Dia menyadari bahwa Aeri hampir memutar bola matanya malas, tapi tidak jadi.

“Kalau mau makan cepat duduk, ngapain masih berdiri lama di situ? Dasar perempuan tidak jelas! Menyesal aku membiarkan Arvan menikah denganmu.”

“Ma,” tegur suaminya, menyuruh istrinya itu untuk diam.

“Apa? Papa mau membelanya?!” 

Bukannya diam, Rullistya malah semakin kesal. 

Aeri yang menyadari itu berdecak kesal dan memutar bola matanya.

“Denger ocehan Mak Lampir gini, bikin nggak selera makan lama-lama.” 

Tanpa disadari, Aeri tidak menahan kata-katanya.

Semua orang di tempat itu menoleh ke arahnya. 

Brak!

Rulistya menggebrak meja lalu berteriak marah. “Apa kamu bilang tadi, coba ulangi?!” 

Aeri lantas tersenyum–tidak mau memperpanjang masalah ini.

“Maaf, tapi gak ada siaran ulang. Kalau ucapanku gak jelas, berarti kuping Anda yang bermasalah.”

Arvan diam-diam menepuk dahinya melihat kelakuan Aeri yang berani bersikap kasar di hadapan Mamanya.

Sementara ayah Arvan hanya bisa geleng-geleng kepala dengan tingkah menantunya itu. 

Hanya Alvin yang merasa terhibur dengan apa yang kakak iparnya lakukan. 

Apalagi, saat Kakak iparnya pergi meninggalkan Mamanya yang semakin marah-marah dibuatnya.

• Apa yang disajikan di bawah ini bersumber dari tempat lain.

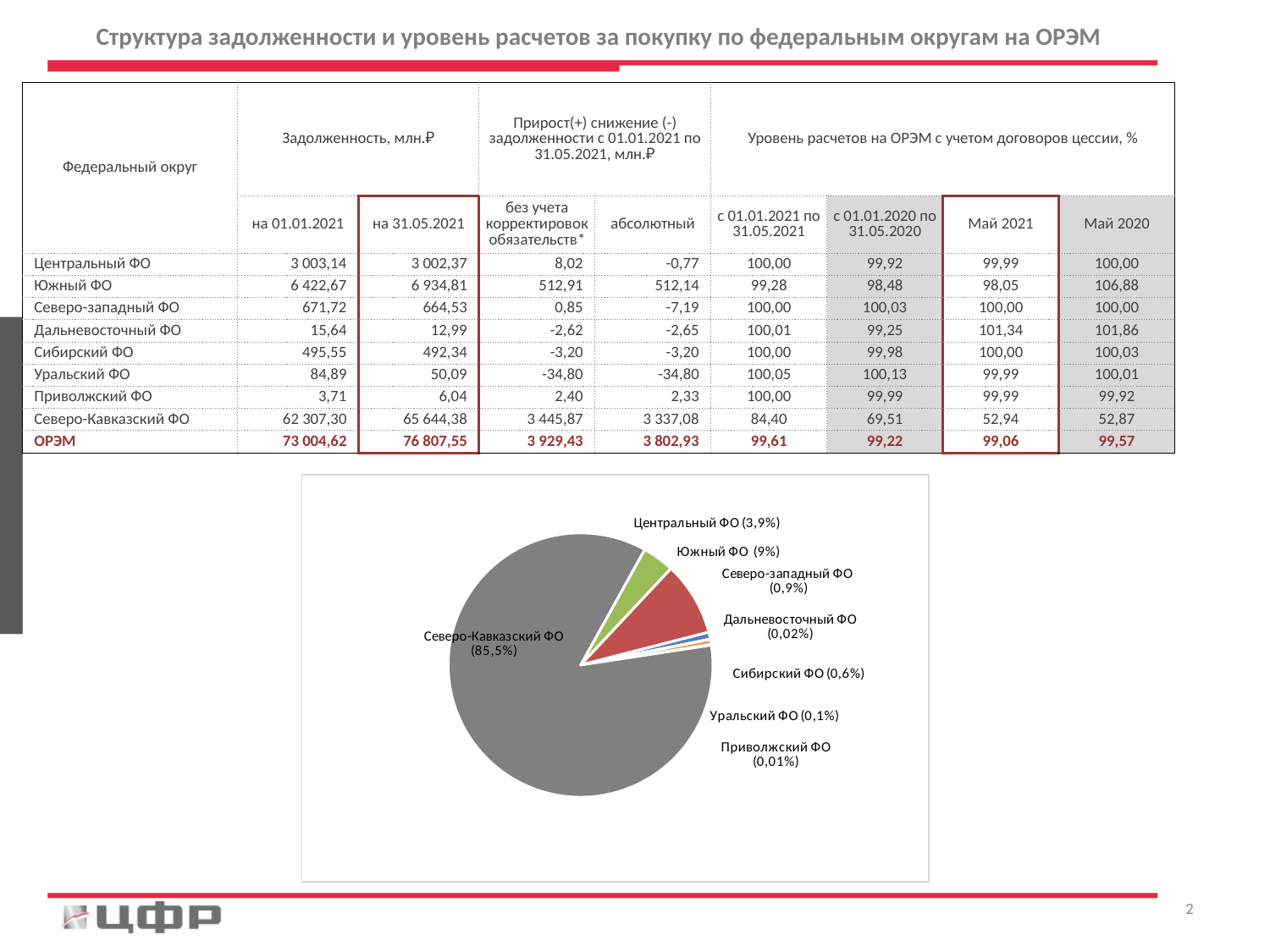
Which federal district has the largest share in the pie chart? Северо-Кавказский ФО What is the percentage shown for Северо-западный ФО in the pie chart? 0,9% What share of the pie does Южный ФО account for? 9% What colour is the slice for Северо-Кавказский ФО in the pie chart? grey What kind of chart is shown on the slide? pie chart Which federal district has the smallest share in the pie chart? Приволжский ФО What is the percentage shown for Центральный ФО in the pie chart? 3,9% What share of the pie does Северо-Кавказский ФО account for? 85,5% What is the difference in percentage points between the shares of Северо-Кавказский ФО and Южный ФО in the pie chart? 76,5 How many slices does the pie chart have? 8 Which has a larger share in the pie chart, Южный ФО or Центральный ФО? Южный ФО What is the percentage shown for Дальневосточный ФО in the pie chart? 0,02%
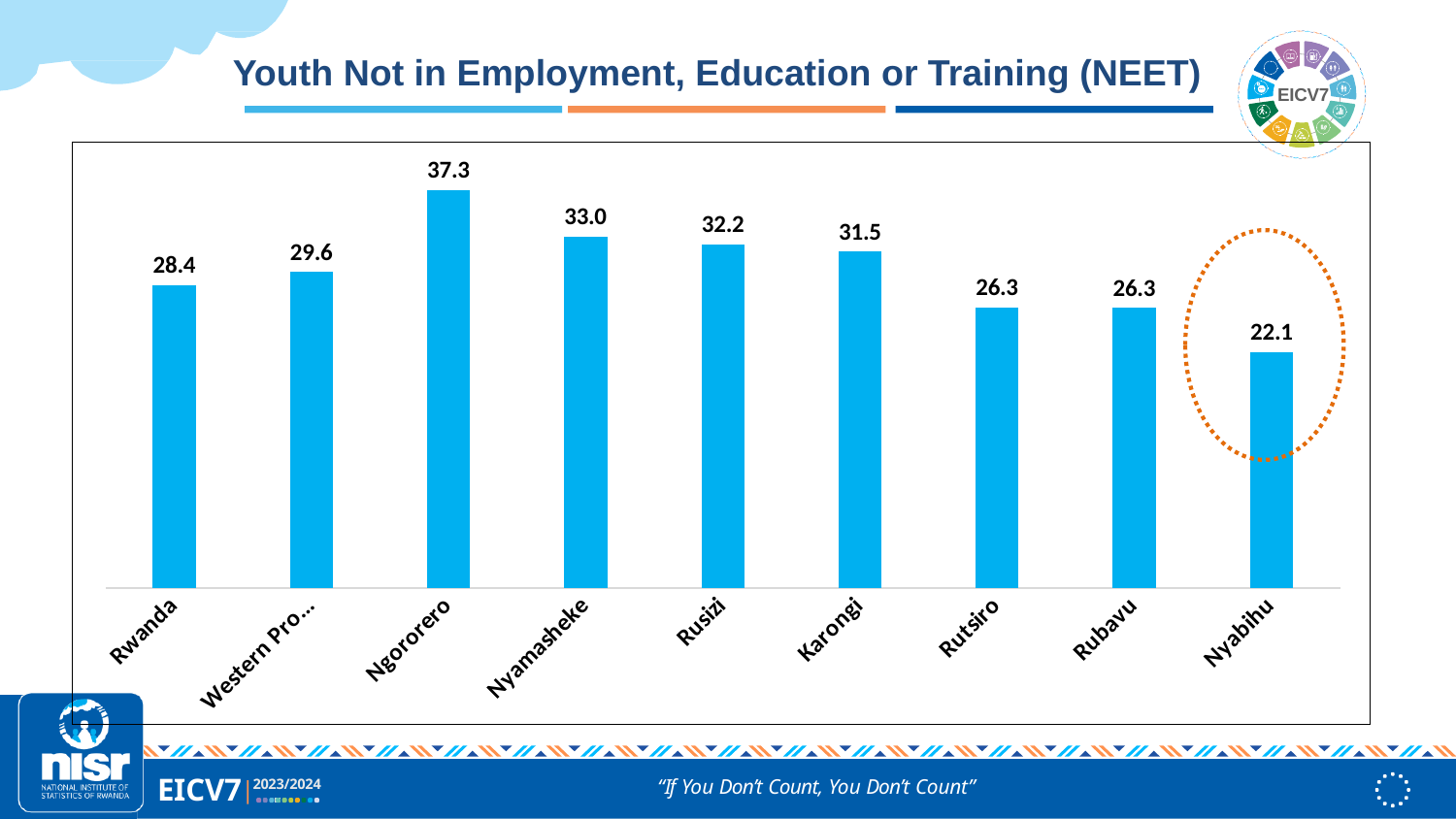
What is the difference between the NEET values for Nyamasheke and Rusizi? 0.8 What is the NEET value for Ngororero? 37.3 What kind of chart is shown on the slide? Bar chart What is the difference between the NEET values for Ngororero and Nyabihu? 15.2 What is the NEET value for Nyabihu? 22.1 What is the NEET value for Karongi? 31.5 Which category on the chart is highlighted with a dotted orange circle? Nyabihu Which has a higher NEET value, Rusizi or Rutsiro? Rusizi Which category has the lowest NEET value? Nyabihu Which category has the highest NEET value? Ngororero What is the NEET value for Rwanda? 28.4 How many categories are shown on the chart? 9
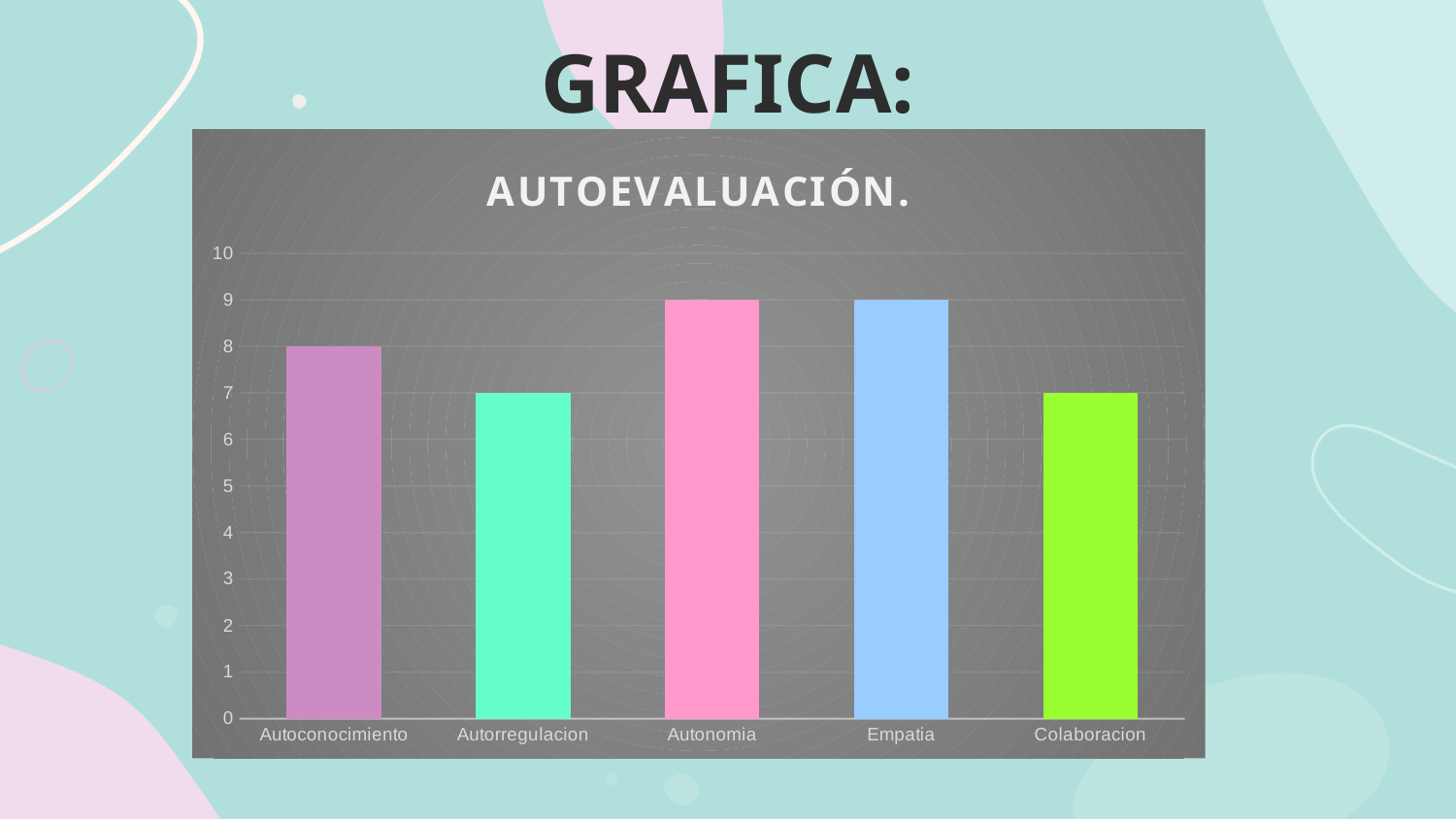
What kind of chart is shown on the slide? Bar chart What is the difference between the values for Autonomia and Autorregulacion? 2 What is the value for Empatia? 9 How many categories are shown on the x axis? 5 What is the title of the chart? AUTOEVALUACIÓN. What is the value for Autonomia? 9 What is the value for Autorregulacion? 7 Which is larger, the value for Autoconocimiento or the value for Colaboracion? Autoconocimiento What is the highest value shown in the chart? 9 What is the value for Autoconocimiento? 8 What is the lowest value shown in the chart? 7 What is the value for Colaboracion? 7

“Arvan! Lihat kelakuan istrimu itu! Berani-beraninya dia begitu ke mama? Dasar perempuan kasar!”

*******

Mengingat kembali kejadian tadi, membuat Aeri merasa lega. Setidaknya, dia sudah membalas Ibu Mertuanya itu.

“Tidak bisakah kamu sedikit menghormati mama, Ri?”

Tanpa menoleh, Aeri sudah tahu siapa yang datang.

“Tidak bisa.” 

Kembali, Aeri menghisap rokoknya dan membuat udara di balkon dipenuhi asap rokok.

“Hah….” Arvan menghela napas, “Padahal, dulu kamu tidak sekasar ini. Kamu juga angat baik pada orang tua.”

“Lah, mamamu aja nggak baik gitu, ngapain aku baik padanya.” Aeri berbalik, “apalagi anaknya juga sama seperti mamanya.”

“Jadi kamu tidak suka padaku?”

“Menurutmu?” tanya Aeri balik.

“Lalu kenapa kamu mau aku ajak menikah hari ini?”

“Oh, iya! Kita baru nikah tadi, kan? Kenapa rasanya seperti bertahun-tahun aku menikah? Apa gara-gara punya mertua, umurku rasanya jadi bertambah?” ucap Aeri mengalihkan pembicaraan.

Mendengar itu, Arvan menatap “istrinya” dalam. “Ri … please! Tolong serius.”

“Terserah.” Aeri lalu mematikan bara api rokoknya ke baju Arvan dan meninggalkan laki-laki itu di balkon.

Saat pergi, dia tidak menyadari ada seseorang yang semenjak tadi mendengar percakapannya dan Arvan. 

Orang itu tersenyum, sebelum menemui Arvan di balkon.

********

“Istrimu benar-benar perempuan yang menarik.”

Suara dari belakang membuat Arvan memutar bola mata malas. “Sialan! Apanya yang menarik dari perempuan tidak tahu diri itu?”

Bugh!

Sebuah pukulan mendarat di pipi Arvan.

“Apa seperti itu bicaramu pada Papa Arvan?”

Melihat papanya, Arvan seketika sadar apa yang sudah dia katakan.

“Pa, maafkan Arvan. Aku tidak bermaksud bicara seperti tadi pada papa.”

Senopati, papa Arvan, lantas memegang pundak Arvan dan menatap putranya itu tajam.

Arvan terkejut. Awalnya, ia akan menolak untuk bicara dengan menggunakan alasan akan bekerja esok hari.

Tapi, Senopati semakin kencang mencengkram pundaknya. “Sepertinya, banyak hal yang harus kita bicarakan, terutama mengenai identitas Aeri.”